■ Study questions ■
#1 Retype the part of the Parokya ni Edgar concert article that opens with the words containing "Their cousins introduced" and closes with "not join us.".
#2 In the Parokya ni Edgar concert article, how long has the band been in the industry, according to the event organizer?

■ Text segment ■
*** Block opens ***
To the American beside me who said it felt like a U2 concert, it’s only Parokya ni Edgar, honey!

Amid a snowstorm, Parokya ni Edgar packs a Jersey City theater with 2,000 fans. Photos by Jen Furer and Alyce Lopez

Amid a snowstorm, Parokya ni Edgar packs a Jersey City theater with 2,000 fans. Photos by Jen Furer and Alyce Lopez

A fan attempts to get close to lead singer Chito Miranda.

A fan attempts to get close to lead singer Chito Miranda.

By Jen Furer

On my family’s first visit to the Philippines 10 years ago, my children had their first exposure to Original Pilipino Music (OPM) through the songs of Parokya ni Edgar.

Their cousins introduced them to the distinct, story-telling style music of the four band members. Thus, my kids learned about the romantic courtship through “Harana,” and while they couldn’t understand what all the guffaw was about in “Please Don’t Touch My Birdie,” they danced up a storm with my Dad, their ‘lolo,’ in “Buloy.”

So when I heard that Parokya ni Edgar was playing in Jersey City, I grabbed the chance to obtain free tickets for me and my husband. Sadly, the kids, with all their activities, could not join us.

Craig and I arrived at the venue half an hour before the concert door was to open and there was already a long line of multi-generational Filipino Americans snaking around the theatre. We learned some of the fans travelled all the way from Connecticut and remote parts of New Jersey bordering Philly. And of course, the people from New York were well represented.

I felt like I was in Manila all over again because of this air of giddiness all around. It’s like every Filipino within a 2-mile radius of The Landmark Loew’s Theatre was excited to be there.

I met Jason Purino, the concert’s event organizer, and we spoke briefly. The concert is a celebration of Parokya’s staying power in the Philippine music industry, he said.

“The band has been in the industry for more than 21 years! The longevity of them being in the industry for so long, and people still swarm in to watch their concert (is amazing),” he gushed.

He added this is the band’s fifth time to perform in Jersey City. “They love Jersey City!”

While waiting, I chatted up some young fans who revealed they bought their tickets on the first day they became available online. Newlyweds Ronald and Nestle Binuya said their favorite Parokya song is “Harana.” Their friend Alyce Lopez’s choice was “The Yes-Yes Show.”

Backstage, I had a brief conversation with Dindin Moreno, the drummer, who has been friends with Parokya founder and lead singer, Chito Miranda, since he was 6 years old.
*** Block closes ***
■ Given data ■
*** Block opens ***
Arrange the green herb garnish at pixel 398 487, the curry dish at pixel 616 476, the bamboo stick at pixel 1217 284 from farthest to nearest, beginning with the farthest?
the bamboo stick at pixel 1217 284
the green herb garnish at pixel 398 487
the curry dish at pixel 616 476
*** Block closes ***
■ Solution set ■
#1
Their cousins introduced them to the distinct, story-telling style music of the four band members. Thus, my kids learned about the romantic courtship through “Harana,” and while they couldn’t understand what all the guffaw was about in “Please Don’t Touch My Birdie,” they danced up a storm with my Dad, their ‘lolo,’ in “Buloy.”

So when I heard that Parokya ni Edgar was playing in Jersey City, I grabbed the chance to obtain free tickets for me and my husband. Sadly, the kids, with all their activities, could not join us.

#2 More than 21 years.